Далее: "снова идет череда: голодный Костров, "благополучный" Державин, преданный Екатерине и преданный Екатериной; измученный завистниками Озеров, Дельвиг, сведенный в могилу развратной женой и вежливым Бенкендорфом; обезумевший от "свиных рыл" и сам себя уморивший Гоголь; дальше - Кольцов, Никитин, Гончаров; заеденный друзьями и бежавший от них, от семьи, куда глаза глядят, в ночь, в смерть Лев Толстой; замученный Блок, загнанный большевиками Гершензон; доведенный до петли Есенин. В русской литературе трудно найти счастливых, несчастных - вот кого слишком довольно. Недаром Фет, образчик "счастливого" русского писателя, кончил все-таки тем, что схватил нож, чтобы зарезаться, и в эту минуту умер от разрыва сердца".
Ходасевич писал свою статью по смерти Есенина, - не знал еще о Маяковском, Цветаевой, Мандельштаме, Пильняке, Бабеле, сотнях других русских писателей, сгинувших в самом ГУЛАГе или в эпоху ГУЛАГа.
И здесь закономерность судьбы русского писателя не обошла Бунина.

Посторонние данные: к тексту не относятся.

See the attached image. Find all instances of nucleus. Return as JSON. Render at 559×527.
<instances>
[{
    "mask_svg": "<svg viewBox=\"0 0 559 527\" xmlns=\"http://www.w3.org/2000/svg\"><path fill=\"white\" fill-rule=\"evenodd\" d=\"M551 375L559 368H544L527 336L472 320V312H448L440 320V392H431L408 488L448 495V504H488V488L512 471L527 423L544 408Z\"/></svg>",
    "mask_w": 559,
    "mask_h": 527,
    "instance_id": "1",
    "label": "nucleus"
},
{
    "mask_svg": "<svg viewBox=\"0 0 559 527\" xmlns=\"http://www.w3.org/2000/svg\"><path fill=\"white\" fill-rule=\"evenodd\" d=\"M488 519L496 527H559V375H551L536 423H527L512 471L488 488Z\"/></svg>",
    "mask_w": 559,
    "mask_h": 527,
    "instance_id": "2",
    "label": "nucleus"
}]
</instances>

Бунину выпало оказаться в общей катастрофе, выпала революция. Катастрофа общая - катастрофа личная. Впрочем, скорпион и тут выстоял, сжался до предела. Еще пожил на свете.
Необычайно суровой, говорит история, была зима 1916/17 года: в Петрограде доходило до минус 27, в Москве - за 30°. Железнодорожные пути позамело сугробами, локомотивы стояли, подвоз продуктов в города иссяк, не было дров, угля, электричества, газа. К хлебным лавкам ночами вытягивались длинные очереди. Шла война. Тяжкая, кровавая, уже, по сути, проигранная. 21 февраля царь уехал в Ставку в Могилев, и в этот же день стал Путиловский завод. 23 (8) марта социалисты организовали шествие в честь Международного женского дня: толпы двигались к Думе с лозунгами о женском равноправии, но более с криком: хлеба! Погода отмякла, засверкало солнышко, и, как опять же говорят историки, перемена погоды способствовала народному возмущению и возбуждению. Полиция разгоняла толпы, по мостовым понеслись - зацокали казаки. Мосты блокировали войска, чтобы не дать народу с окраин переть в город, но народ шел по невскому льду, минуя кордоны.
Этот год, еще не самый страшный среди подступающих, Бунины провели частью в деревне, частью в Москве, бывал Иван Алексеевич и в Петрограде. Как ни странно, тогда и потом, под коростой голода-холода, тифа, перестрелок на улице, декретов-запретов, чекистских облав, обысков и арестов, русская либеральная и особенно художественная интеллигенция еще продолжала - за кремовыми булгаковскими занавесками спорить, посиживать за самоварами, ужинами, читать стихи и рассказы, как-то жить и сохранять ту атмосферу, которая возникла еще в последние годы старого века и первые годы нового, двадцатого, заявившего себя так круто, что круче некуда. Художник Нилус и другие одесские друзья звали к ним, - на юге все же тепло, легче с продуктами, но только проблемой стало - добраться куда-нибудь, не рискуя жизнью. К тому же на юге уже разгоралась Гражданская война, - тот самый русский бунт, о котором предупреждал, ярость которого предвидел Бунин.